Between You and Me - There are no decent men out there!
by Rosalind Neville
There are many reasons why some women believe ‘there are no decent men out there’.
Every now and again, we see a newspaper article on the virtues of, or lack of, single men. The last one I recall was written by John Elder for The Age June 2002. He quoted several business women who not only declared that there were no decent men left in society but they also related stories of their unacceptable behaviour. Mostly these men were picked up at the pub or downloaded off an internet dating service – just the places one would expect to find cads of the worst type.
Statistics reveal that there are as many men as women available over thirty-five and more men under that age. They are reared by the same parents as women, attend the same schools and belong to the same society. In Australia, the sexes are mainly treated the same so there is no reason why they will not turn out the same.
This leads me to the question, is it a fair statement? ‘There are no decent men out there’.
There are three predominant reasons why women denigrate men: (i.) they don’t like men, (ii.) they don’t like themselves or (iii.) they lack confidence in themselves.
In my office, recently, Sue was referring to ‘this little man’ and ‘that little man’. I suggested that it was a derogatory term and asked her did she like men. She replied, “I think I do, but I must say, all my friends are women”. On enquiring whether she had a good relationship with her father, she replied: “No, but I resolved the issues before he died”. I suggested that perhaps she treated all men with the disrespect men that she felt for her father and thus her reference to ‘little men’. An intelligent woman, she was prepared to take consider my suggestions and discuss them with her counselor.
Patsy referred to her many ex-boyfriends as’ sleaze bags’. One very conservative academic was so shocked by his experience with Patsy he just had to tell me about it. On the first night he took Patsy out, after she had drunk more than her share of the wine, she invited up for coffee and within minutes proceeded to seduce him with an elaborate strip show.
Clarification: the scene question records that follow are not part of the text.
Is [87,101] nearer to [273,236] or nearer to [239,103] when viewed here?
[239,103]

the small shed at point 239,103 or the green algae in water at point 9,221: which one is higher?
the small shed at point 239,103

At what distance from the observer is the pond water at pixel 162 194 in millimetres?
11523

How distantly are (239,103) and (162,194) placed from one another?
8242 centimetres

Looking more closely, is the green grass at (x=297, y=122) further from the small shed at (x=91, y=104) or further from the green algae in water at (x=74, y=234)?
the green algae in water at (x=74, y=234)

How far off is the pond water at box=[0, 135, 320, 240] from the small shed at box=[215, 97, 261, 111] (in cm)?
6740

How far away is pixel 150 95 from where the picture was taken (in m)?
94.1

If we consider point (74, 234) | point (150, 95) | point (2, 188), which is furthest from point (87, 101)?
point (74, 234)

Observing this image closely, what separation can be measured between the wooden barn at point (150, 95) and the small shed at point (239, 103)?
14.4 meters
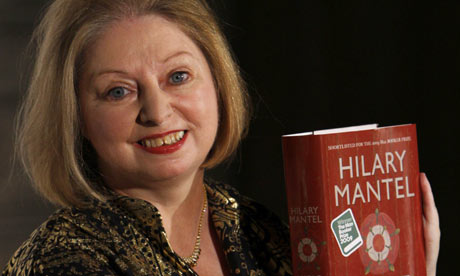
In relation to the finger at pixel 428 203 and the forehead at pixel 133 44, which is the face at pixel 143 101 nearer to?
the forehead at pixel 133 44

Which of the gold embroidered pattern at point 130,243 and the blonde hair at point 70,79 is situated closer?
the gold embroidered pattern at point 130,243

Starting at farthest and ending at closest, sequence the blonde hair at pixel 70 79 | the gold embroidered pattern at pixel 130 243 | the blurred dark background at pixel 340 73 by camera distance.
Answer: the blurred dark background at pixel 340 73
the blonde hair at pixel 70 79
the gold embroidered pattern at pixel 130 243

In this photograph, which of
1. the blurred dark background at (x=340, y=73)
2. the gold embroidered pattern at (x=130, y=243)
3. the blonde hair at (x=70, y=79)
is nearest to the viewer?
the gold embroidered pattern at (x=130, y=243)

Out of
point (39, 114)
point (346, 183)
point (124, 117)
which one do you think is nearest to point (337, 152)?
point (346, 183)

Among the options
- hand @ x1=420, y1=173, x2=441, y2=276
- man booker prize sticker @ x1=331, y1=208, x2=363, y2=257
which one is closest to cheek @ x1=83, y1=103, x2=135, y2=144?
man booker prize sticker @ x1=331, y1=208, x2=363, y2=257

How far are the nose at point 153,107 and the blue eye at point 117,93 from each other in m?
0.03

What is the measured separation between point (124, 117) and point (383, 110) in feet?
3.77

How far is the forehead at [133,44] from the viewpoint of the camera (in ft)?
4.28

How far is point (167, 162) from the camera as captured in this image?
1333 millimetres

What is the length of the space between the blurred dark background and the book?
44 centimetres

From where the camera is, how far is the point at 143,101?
1.31 m

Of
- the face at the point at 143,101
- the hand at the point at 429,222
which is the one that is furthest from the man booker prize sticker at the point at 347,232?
the face at the point at 143,101

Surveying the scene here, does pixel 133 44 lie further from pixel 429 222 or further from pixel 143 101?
pixel 429 222

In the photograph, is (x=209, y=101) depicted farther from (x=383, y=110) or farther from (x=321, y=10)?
(x=321, y=10)
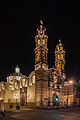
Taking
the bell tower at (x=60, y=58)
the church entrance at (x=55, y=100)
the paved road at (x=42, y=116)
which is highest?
the bell tower at (x=60, y=58)

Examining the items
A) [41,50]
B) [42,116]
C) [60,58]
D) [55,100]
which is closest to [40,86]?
[55,100]

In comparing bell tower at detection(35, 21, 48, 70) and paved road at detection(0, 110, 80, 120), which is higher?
bell tower at detection(35, 21, 48, 70)

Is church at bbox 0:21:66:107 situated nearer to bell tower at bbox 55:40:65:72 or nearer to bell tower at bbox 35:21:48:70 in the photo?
bell tower at bbox 35:21:48:70

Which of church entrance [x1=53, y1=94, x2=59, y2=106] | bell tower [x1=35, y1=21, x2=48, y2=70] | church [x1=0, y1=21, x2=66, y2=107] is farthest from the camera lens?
bell tower [x1=35, y1=21, x2=48, y2=70]

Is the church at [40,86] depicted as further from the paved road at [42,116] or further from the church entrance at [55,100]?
the paved road at [42,116]

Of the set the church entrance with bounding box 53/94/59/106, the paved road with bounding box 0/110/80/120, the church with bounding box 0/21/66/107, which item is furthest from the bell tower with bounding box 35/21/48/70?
the paved road with bounding box 0/110/80/120

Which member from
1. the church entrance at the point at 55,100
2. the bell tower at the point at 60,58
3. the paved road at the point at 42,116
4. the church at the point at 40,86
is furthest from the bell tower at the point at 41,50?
the paved road at the point at 42,116

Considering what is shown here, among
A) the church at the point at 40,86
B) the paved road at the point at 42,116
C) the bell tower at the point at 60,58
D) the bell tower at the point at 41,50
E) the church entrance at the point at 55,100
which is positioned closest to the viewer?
the paved road at the point at 42,116

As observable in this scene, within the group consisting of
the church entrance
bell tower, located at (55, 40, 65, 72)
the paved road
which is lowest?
the church entrance

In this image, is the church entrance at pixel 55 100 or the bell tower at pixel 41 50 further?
the bell tower at pixel 41 50

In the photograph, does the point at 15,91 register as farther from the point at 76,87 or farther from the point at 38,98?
the point at 76,87

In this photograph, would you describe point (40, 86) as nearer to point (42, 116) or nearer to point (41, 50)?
point (41, 50)

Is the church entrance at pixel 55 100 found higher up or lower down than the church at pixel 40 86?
lower down

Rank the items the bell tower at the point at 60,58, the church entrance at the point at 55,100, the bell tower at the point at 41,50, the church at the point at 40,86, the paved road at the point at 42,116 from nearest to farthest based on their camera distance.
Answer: the paved road at the point at 42,116 < the church at the point at 40,86 < the church entrance at the point at 55,100 < the bell tower at the point at 41,50 < the bell tower at the point at 60,58
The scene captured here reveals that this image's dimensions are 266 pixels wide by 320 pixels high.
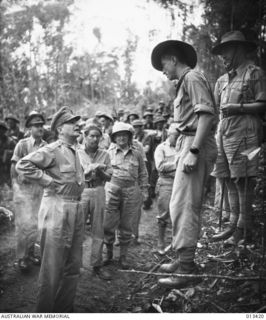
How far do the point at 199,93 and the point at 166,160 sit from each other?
3.08 metres

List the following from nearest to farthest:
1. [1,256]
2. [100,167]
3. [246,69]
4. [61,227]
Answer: [61,227] < [246,69] < [100,167] < [1,256]

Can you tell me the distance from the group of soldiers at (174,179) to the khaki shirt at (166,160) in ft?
2.44

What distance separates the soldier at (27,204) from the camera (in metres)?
4.98

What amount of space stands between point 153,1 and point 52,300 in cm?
451

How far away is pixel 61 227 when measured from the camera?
134 inches

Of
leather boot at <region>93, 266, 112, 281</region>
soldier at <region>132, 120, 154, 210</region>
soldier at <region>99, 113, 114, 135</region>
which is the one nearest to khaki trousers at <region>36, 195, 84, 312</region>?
leather boot at <region>93, 266, 112, 281</region>

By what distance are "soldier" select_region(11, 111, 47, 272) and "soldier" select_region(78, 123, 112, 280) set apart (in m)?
1.04

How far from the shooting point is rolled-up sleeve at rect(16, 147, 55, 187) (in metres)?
3.45

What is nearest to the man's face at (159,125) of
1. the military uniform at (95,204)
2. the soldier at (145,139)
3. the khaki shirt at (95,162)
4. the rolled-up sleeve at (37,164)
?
the soldier at (145,139)

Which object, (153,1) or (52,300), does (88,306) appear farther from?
(153,1)

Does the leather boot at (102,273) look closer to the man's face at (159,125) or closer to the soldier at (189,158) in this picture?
the soldier at (189,158)

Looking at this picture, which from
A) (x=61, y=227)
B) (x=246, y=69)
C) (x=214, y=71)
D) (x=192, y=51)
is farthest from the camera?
(x=214, y=71)

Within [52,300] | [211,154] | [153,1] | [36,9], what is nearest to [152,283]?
[52,300]

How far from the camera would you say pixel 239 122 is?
358 cm
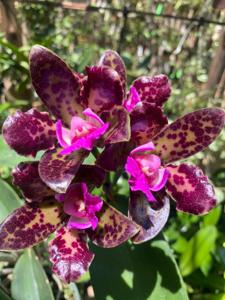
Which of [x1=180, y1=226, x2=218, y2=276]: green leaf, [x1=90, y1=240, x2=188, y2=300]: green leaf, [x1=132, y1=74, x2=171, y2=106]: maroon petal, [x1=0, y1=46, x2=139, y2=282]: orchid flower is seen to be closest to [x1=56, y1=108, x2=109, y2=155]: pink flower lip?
[x1=0, y1=46, x2=139, y2=282]: orchid flower

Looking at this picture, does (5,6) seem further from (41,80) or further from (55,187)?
(55,187)

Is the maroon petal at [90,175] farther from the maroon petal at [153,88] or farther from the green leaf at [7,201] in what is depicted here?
the green leaf at [7,201]

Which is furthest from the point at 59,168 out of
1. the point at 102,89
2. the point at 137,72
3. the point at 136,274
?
the point at 137,72

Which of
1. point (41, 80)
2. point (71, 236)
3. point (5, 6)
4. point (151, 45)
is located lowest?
point (151, 45)

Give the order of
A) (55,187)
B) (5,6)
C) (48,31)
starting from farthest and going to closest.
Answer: (48,31) → (5,6) → (55,187)

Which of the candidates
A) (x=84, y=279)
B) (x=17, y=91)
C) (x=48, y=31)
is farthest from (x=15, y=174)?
(x=48, y=31)

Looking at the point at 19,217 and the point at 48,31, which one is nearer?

He said, “Her red underwear was more provocative than anything I had ever seen!” Over the years I knew Patsy, I heard other men hint at ‘the red underwear’. It seems that the term ‘sleaze bag’ was really a projection of Patsy’s own behaviour.
The third type ‘who cannot find any decent men’ are ‘the very fussy women’. At Entre Nous, I tell them that I have never met a man yet who wants a very fussy woman. The ‘very fussy woman’ is very concerned that she will end up with the wrong man. At parties, she is very careful not to speak to anyone who is remotely unlikely to be Mr Right. During the selection process, she has a long list of criterion that must be adhered to and will not relax her rules for anyone. To make it even more difficult she may also be very selective about his particular star sign or the year that he was born thus precluding 70 percent of the male population.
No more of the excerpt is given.